また、「PMDA」の運営費用の一部が製薬企業などからの収入で賄われていることを理由に、B案に否定的な意見も出された。清澤研道委員(長野赤十字病院院長)は、独立性や中立性が担保される組織である必要性を指摘し、「いろいろなところからお金が来ると、独立性は保てなくなる」と述べ、A案を支持した。
■ 「自由な議論ができる組織を」―B案
薬害が発生した場合の体制など、担当組織の「義務と責任」を求める意見が相次ぎ、議論が厚労省側のペースで進む中、元PMDA審査官の小野俊介委員(東大大学院薬学系研究科准教授)が、「皆さんの意見とわたしは全く逆だ」と声を上げた。
「権限とか、国(の組織)が良いなどと言うが、今までさんざんひどい目に遭ってきたのではないか。『よくお人よしになれるな』と思う。(医薬品庁などの)『ハコ』が重要なのではなく、組織の中で働く人が国民のことを考えて正しい判断を下せることが重要なのではないか。人を増やしたとしても、悪人が増えたら悪いことが増える。安全対策や承認審査をする人にとって、どのような組織が良いかを考えたとき、『公務員型』ではさまざまな制約に縛られて、正しく動けないのではないか。国民の健康を最大限に考えられる組織として、わたしはB案に賛成したい」
= = =
やること:
上の文章のうち、「また、「PMDA」の運営費用」から「しは全く逆だ」と声を上げた。」までを、最初と最後の言葉も含めてそのまま引用してください。

保存された項目:
= = =
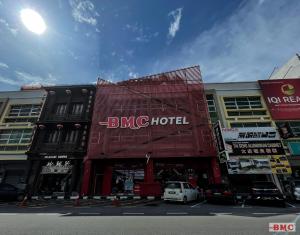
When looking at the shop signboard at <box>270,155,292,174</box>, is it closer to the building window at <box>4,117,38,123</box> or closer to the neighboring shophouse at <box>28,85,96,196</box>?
the neighboring shophouse at <box>28,85,96,196</box>

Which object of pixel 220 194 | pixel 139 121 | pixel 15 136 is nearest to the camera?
pixel 220 194

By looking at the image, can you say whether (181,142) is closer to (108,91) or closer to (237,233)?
(108,91)

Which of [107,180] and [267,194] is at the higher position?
[107,180]

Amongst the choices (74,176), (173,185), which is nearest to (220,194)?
(173,185)

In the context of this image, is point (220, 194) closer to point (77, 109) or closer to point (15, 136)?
point (77, 109)

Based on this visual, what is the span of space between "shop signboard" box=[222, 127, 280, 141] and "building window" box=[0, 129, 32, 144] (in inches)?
976

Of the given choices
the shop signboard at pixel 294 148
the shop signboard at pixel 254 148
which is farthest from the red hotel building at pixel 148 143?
the shop signboard at pixel 294 148

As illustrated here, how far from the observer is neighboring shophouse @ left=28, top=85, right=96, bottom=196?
70.9 feet

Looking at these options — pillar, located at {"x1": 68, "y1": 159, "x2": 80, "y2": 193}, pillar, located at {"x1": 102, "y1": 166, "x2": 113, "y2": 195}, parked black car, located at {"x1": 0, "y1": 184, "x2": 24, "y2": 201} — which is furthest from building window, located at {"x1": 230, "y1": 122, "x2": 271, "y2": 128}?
parked black car, located at {"x1": 0, "y1": 184, "x2": 24, "y2": 201}

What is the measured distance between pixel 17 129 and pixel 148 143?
18.0 m

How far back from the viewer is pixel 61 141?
23391 millimetres

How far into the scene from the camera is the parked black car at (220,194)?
13812 millimetres

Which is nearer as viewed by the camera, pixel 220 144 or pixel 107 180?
pixel 220 144

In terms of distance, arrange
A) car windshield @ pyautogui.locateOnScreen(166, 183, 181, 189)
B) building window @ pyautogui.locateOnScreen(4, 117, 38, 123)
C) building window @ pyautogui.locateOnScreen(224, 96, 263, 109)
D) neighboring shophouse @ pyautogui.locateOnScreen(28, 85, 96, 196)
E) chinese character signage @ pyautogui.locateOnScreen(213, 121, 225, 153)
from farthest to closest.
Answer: building window @ pyautogui.locateOnScreen(4, 117, 38, 123) → building window @ pyautogui.locateOnScreen(224, 96, 263, 109) → neighboring shophouse @ pyautogui.locateOnScreen(28, 85, 96, 196) → chinese character signage @ pyautogui.locateOnScreen(213, 121, 225, 153) → car windshield @ pyautogui.locateOnScreen(166, 183, 181, 189)
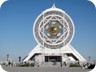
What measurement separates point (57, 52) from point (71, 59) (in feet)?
4.16

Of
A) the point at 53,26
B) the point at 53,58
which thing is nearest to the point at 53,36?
the point at 53,26

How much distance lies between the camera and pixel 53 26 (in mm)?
23766

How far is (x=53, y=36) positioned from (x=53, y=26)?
796mm

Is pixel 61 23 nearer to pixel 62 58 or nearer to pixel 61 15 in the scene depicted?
pixel 61 15

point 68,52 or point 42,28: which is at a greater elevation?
point 42,28

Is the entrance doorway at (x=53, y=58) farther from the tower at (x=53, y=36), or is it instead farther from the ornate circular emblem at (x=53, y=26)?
the ornate circular emblem at (x=53, y=26)

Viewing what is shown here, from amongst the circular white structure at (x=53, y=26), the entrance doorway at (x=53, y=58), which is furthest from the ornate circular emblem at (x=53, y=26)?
the entrance doorway at (x=53, y=58)

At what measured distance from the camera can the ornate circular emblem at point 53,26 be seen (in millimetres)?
24000

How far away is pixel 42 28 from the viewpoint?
79.7ft

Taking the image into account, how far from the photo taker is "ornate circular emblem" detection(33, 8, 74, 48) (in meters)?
24.0

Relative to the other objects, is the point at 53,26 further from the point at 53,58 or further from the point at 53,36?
the point at 53,58

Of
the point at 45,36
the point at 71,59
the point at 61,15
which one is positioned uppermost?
the point at 61,15

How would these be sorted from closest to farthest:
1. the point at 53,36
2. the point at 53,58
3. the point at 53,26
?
the point at 53,26 < the point at 53,36 < the point at 53,58

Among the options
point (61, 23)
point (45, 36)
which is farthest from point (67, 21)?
point (45, 36)
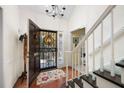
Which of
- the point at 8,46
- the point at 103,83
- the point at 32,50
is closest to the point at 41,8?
the point at 32,50

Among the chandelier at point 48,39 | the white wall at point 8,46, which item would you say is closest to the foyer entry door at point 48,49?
the chandelier at point 48,39

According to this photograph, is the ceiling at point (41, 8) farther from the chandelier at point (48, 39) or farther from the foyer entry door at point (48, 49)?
the chandelier at point (48, 39)

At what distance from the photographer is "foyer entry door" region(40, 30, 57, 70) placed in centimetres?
573

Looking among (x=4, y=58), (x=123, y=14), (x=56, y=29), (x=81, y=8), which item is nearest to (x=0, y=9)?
(x=4, y=58)

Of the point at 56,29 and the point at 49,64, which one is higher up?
the point at 56,29

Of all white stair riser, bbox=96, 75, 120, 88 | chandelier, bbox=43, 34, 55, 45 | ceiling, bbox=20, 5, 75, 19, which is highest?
ceiling, bbox=20, 5, 75, 19

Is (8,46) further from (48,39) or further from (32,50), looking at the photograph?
(48,39)

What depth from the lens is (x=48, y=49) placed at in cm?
592

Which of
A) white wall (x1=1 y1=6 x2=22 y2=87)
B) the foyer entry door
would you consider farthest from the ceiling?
white wall (x1=1 y1=6 x2=22 y2=87)

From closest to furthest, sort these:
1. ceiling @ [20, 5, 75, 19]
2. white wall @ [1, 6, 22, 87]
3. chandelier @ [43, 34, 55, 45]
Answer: white wall @ [1, 6, 22, 87]
ceiling @ [20, 5, 75, 19]
chandelier @ [43, 34, 55, 45]

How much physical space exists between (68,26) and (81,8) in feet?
5.71

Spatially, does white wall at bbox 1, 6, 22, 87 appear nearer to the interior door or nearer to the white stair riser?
the interior door
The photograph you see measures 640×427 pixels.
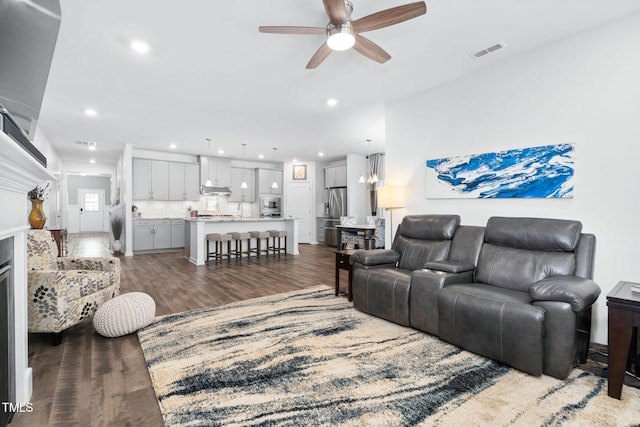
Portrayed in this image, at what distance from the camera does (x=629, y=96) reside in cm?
244

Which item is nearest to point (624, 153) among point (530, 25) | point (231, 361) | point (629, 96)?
point (629, 96)

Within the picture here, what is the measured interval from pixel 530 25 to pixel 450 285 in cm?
228

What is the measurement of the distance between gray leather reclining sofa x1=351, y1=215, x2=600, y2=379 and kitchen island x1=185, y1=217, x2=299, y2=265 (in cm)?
387

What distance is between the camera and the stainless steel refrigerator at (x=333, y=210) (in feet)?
29.1

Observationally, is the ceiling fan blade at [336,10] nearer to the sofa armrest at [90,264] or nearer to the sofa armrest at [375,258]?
the sofa armrest at [375,258]

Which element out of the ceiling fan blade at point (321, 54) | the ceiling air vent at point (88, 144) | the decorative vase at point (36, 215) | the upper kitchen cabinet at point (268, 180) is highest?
the ceiling air vent at point (88, 144)

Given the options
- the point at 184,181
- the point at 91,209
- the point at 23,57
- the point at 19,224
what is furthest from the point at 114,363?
the point at 91,209

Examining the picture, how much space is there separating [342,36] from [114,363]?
9.50ft

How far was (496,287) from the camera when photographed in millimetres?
2562

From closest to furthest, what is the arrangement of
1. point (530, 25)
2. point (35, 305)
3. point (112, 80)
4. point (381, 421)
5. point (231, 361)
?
point (381, 421) < point (231, 361) < point (35, 305) < point (530, 25) < point (112, 80)

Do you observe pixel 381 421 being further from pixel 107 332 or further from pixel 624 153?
pixel 624 153

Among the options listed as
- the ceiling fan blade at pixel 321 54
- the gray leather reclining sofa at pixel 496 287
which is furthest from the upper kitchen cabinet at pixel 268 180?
the ceiling fan blade at pixel 321 54

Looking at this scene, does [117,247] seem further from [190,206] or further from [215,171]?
[215,171]

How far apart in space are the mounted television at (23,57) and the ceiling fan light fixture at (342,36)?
1.70m
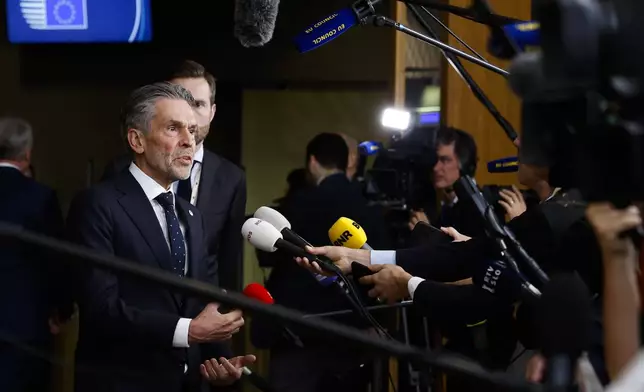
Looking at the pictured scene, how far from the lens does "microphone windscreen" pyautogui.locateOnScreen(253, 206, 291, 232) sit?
7.90 ft

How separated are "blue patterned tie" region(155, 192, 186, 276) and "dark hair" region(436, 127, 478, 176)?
176 cm

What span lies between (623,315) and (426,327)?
85.1 inches

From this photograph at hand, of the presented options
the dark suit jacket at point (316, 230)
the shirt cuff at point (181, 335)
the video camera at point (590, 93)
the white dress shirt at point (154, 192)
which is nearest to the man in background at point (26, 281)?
the dark suit jacket at point (316, 230)

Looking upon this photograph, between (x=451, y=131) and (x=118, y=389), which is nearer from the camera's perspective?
(x=118, y=389)

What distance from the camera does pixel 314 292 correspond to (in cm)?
334

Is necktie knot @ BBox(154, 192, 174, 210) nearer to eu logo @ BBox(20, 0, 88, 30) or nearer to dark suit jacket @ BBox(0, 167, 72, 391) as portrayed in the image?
dark suit jacket @ BBox(0, 167, 72, 391)

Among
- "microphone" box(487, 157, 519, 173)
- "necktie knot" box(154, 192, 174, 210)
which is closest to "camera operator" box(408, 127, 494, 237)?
"microphone" box(487, 157, 519, 173)

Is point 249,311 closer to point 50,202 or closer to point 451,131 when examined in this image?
point 50,202

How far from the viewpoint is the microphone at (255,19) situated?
2322mm

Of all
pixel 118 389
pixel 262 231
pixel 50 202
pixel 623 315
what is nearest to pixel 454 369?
pixel 623 315

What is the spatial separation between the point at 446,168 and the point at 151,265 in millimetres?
2010

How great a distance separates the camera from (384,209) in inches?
165

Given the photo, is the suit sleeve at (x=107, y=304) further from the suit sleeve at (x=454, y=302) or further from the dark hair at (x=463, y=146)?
the dark hair at (x=463, y=146)

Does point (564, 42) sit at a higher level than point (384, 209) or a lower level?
higher
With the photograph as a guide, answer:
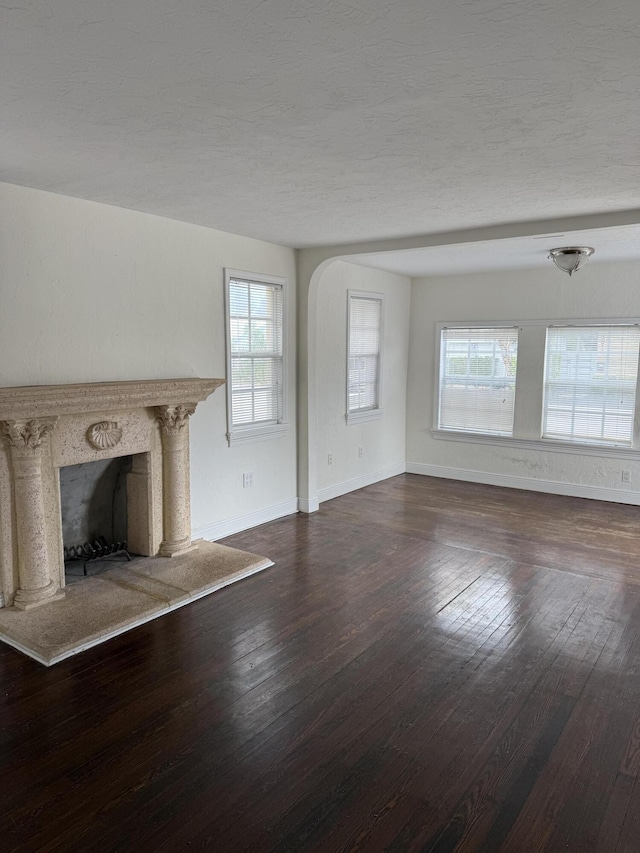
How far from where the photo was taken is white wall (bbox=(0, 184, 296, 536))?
11.1ft

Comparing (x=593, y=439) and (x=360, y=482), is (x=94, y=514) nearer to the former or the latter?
= = =
問題の答え:
また、「PMDA」の運営費用の一部が製薬企業などからの収入で賄われていることを理由に、B案に否定的な意見も出された。清澤研道委員(長野赤十字病院院長)は、独立性や中立性が担保される組織である必要性を指摘し、「いろいろなところからお金が来ると、独立性は保てなくなる」と述べ、A案を支持した。
■ 「自由な議論ができる組織を」―B案
薬害が発生した場合の体制など、担当組織の「義務と責任」を求める意見が相次ぎ、議論が厚労省側のペースで進む中、元PMDA審査官の小野俊介委員(東大大学院薬学系研究科准教授)が、「皆さんの意見とわたしは全く逆だ」と声を上げた。